What is expected: Beginning with the line that holds "Between pixel 410", set down each line of the data below through the very last, exactly as given, and nothing beyond that.

[START Supplied data]

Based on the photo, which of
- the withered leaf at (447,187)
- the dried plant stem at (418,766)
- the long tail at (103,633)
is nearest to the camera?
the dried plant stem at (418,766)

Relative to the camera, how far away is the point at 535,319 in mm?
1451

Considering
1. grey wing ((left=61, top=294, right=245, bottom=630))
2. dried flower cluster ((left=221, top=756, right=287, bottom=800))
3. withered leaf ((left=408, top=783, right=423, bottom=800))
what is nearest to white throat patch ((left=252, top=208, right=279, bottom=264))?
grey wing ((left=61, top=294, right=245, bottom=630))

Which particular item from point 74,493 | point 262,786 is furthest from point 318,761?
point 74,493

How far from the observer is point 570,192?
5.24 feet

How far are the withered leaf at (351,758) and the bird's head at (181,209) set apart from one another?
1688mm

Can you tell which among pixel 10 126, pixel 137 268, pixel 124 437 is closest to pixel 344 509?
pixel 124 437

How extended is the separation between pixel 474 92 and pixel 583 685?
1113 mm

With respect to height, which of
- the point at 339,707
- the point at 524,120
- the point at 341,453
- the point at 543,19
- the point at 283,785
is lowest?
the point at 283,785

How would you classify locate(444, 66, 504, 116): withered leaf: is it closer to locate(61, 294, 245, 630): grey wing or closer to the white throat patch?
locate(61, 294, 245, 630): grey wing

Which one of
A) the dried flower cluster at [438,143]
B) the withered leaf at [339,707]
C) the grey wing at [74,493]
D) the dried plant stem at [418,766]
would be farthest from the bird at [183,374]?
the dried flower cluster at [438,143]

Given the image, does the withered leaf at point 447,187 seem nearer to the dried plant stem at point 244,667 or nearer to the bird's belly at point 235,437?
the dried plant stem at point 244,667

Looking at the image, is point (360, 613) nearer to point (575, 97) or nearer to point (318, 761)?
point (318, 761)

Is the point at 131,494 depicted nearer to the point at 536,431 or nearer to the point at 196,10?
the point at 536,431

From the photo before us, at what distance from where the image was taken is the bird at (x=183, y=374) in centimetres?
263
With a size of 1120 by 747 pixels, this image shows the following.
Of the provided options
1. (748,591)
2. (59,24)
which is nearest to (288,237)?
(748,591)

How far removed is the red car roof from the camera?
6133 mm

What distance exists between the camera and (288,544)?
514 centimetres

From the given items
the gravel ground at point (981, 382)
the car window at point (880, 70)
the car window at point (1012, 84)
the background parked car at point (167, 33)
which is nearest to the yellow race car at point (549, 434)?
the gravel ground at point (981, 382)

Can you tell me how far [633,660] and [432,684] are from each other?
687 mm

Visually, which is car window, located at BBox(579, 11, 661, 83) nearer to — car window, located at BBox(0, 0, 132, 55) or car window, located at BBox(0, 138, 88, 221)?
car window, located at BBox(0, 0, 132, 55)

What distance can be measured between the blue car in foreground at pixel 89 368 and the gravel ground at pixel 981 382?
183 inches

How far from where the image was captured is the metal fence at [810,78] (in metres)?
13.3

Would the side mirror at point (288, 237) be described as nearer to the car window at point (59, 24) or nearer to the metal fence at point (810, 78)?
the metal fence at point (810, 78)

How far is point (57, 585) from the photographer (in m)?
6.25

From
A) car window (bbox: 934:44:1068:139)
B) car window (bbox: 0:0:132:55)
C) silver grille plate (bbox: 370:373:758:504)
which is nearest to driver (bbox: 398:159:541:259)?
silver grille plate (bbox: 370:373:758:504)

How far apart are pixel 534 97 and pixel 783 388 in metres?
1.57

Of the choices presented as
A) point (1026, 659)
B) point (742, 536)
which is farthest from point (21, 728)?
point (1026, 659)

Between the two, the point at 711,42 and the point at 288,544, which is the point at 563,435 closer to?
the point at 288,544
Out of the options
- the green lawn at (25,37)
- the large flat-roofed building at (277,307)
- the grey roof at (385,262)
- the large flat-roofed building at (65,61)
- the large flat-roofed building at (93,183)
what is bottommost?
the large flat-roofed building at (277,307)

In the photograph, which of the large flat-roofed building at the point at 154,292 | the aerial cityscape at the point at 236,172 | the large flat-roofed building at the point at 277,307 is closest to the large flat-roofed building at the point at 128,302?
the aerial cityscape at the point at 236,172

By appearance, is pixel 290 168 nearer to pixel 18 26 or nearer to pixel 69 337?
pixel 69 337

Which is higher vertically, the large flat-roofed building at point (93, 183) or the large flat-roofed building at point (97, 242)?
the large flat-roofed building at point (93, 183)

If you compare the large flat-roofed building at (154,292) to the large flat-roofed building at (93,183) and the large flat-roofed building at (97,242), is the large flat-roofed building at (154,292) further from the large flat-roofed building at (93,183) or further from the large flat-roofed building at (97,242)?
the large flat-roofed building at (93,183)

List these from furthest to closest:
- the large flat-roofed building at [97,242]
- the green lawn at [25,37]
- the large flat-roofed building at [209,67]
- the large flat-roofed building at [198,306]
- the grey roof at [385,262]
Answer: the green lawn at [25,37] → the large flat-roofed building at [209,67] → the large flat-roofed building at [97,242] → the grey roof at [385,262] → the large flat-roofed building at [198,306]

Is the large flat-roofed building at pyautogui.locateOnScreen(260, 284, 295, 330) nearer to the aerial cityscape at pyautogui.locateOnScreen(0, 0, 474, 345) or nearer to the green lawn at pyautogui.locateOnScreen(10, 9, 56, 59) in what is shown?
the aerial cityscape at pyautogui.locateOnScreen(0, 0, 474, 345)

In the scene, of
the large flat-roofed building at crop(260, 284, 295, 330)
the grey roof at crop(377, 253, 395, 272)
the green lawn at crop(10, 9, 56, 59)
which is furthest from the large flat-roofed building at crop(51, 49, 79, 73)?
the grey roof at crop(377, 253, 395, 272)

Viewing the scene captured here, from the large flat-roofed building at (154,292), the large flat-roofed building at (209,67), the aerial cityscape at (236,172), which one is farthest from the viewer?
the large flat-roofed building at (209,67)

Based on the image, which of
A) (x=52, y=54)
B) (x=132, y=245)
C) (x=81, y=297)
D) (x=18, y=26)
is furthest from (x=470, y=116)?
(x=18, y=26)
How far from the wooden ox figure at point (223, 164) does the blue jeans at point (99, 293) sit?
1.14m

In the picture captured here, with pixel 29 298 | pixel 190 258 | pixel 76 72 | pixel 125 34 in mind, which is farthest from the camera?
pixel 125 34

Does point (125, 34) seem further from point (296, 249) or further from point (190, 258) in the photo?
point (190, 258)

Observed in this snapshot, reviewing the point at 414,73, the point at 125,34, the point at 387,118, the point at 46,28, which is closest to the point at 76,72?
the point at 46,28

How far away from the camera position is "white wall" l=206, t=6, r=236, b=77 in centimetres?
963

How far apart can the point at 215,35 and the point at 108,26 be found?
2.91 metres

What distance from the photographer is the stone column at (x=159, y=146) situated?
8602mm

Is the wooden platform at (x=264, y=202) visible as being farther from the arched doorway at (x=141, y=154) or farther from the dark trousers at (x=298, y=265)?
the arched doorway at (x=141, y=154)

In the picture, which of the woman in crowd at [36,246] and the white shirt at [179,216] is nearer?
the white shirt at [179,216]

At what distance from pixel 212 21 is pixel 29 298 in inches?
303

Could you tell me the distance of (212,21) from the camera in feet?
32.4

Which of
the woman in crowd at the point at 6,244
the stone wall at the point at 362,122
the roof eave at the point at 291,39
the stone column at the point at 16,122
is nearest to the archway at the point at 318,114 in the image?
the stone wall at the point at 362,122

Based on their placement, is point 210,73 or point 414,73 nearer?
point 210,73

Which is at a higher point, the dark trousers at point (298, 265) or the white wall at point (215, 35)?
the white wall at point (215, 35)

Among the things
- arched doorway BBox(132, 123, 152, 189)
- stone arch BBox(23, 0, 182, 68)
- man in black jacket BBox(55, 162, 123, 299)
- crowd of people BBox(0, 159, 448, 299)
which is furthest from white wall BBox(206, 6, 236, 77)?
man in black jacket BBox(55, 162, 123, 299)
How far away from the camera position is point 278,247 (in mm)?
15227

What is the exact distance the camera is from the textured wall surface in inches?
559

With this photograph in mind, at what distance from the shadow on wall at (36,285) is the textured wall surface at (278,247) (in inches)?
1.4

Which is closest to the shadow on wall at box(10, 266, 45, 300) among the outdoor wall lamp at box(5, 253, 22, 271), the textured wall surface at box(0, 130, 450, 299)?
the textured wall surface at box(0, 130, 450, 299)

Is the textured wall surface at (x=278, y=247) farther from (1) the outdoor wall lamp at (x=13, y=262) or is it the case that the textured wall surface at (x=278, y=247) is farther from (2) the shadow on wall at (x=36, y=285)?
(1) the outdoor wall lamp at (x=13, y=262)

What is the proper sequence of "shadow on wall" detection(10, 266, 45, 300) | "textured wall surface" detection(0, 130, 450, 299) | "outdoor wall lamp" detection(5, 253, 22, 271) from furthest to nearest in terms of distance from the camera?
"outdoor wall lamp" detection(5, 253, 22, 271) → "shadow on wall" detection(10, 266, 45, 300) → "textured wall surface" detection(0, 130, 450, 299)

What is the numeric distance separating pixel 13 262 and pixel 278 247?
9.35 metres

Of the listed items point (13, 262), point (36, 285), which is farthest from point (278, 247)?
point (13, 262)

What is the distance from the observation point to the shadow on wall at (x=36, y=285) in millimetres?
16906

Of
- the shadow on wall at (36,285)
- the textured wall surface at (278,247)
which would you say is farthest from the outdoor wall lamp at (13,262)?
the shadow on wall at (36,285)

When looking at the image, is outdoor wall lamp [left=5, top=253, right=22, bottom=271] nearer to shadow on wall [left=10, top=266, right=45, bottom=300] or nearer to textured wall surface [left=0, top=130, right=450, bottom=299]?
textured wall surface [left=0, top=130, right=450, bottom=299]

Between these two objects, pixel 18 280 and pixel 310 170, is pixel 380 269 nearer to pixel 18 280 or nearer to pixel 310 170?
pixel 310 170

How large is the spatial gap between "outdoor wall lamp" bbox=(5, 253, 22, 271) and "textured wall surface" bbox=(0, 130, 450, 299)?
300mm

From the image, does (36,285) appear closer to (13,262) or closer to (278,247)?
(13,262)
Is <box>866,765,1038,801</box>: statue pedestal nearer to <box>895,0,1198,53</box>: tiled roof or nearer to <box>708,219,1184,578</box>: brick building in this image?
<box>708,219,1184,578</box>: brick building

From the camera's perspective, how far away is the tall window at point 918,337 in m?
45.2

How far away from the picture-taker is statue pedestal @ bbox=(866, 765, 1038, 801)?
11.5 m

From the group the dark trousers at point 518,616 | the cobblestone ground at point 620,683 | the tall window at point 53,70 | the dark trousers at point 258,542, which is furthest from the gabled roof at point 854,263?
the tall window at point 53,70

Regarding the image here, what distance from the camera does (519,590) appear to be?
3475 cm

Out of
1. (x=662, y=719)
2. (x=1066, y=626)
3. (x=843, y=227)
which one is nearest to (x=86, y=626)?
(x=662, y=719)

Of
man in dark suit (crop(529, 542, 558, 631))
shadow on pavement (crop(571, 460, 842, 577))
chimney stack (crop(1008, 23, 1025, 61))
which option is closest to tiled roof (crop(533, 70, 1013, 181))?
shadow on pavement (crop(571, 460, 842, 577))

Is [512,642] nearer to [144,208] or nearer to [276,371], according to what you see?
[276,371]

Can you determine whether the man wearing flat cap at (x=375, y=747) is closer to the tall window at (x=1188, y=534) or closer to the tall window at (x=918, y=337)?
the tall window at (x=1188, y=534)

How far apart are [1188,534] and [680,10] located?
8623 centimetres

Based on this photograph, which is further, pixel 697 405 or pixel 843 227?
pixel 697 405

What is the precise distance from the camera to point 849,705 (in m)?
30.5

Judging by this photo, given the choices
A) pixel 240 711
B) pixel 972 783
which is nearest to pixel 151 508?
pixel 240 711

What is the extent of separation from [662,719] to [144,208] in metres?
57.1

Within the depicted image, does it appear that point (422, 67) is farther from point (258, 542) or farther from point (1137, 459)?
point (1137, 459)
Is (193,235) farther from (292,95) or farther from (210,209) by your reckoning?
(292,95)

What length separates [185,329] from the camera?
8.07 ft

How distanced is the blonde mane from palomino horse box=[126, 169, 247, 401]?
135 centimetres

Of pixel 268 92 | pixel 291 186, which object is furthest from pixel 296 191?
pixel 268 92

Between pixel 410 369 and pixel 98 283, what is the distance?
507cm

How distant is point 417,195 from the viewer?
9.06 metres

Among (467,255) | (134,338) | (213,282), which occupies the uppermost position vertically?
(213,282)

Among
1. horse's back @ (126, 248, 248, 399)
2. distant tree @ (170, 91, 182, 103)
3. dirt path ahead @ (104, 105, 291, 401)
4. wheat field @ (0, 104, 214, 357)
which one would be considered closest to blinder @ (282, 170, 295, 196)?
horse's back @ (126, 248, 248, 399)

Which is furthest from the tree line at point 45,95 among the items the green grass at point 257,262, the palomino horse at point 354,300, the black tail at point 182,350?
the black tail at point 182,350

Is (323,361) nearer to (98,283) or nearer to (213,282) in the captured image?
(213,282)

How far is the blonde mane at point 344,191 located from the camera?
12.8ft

[END Supplied data]

Output of the task:
Between pixel 410 369 and pixel 98 283, what is the distance?
507cm

How distant is point 417,195 from the viewer?
9.06 metres

Among (467,255) | (134,338) | (213,282), which occupies the uppermost position vertically?
(213,282)

Among
1. horse's back @ (126, 248, 248, 399)
2. distant tree @ (170, 91, 182, 103)
3. dirt path ahead @ (104, 105, 291, 401)
4. wheat field @ (0, 104, 214, 357)
which one would be considered closest to blinder @ (282, 170, 295, 196)?
horse's back @ (126, 248, 248, 399)

Which is furthest from the tree line at point 45,95 among the items the green grass at point 257,262, the palomino horse at point 354,300, the black tail at point 182,350?
the black tail at point 182,350

Is (323,361) nearer to (98,283) or nearer to (213,282) in the captured image?
(213,282)

How far is the blonde mane at point 344,191 located from the camera?
12.8ft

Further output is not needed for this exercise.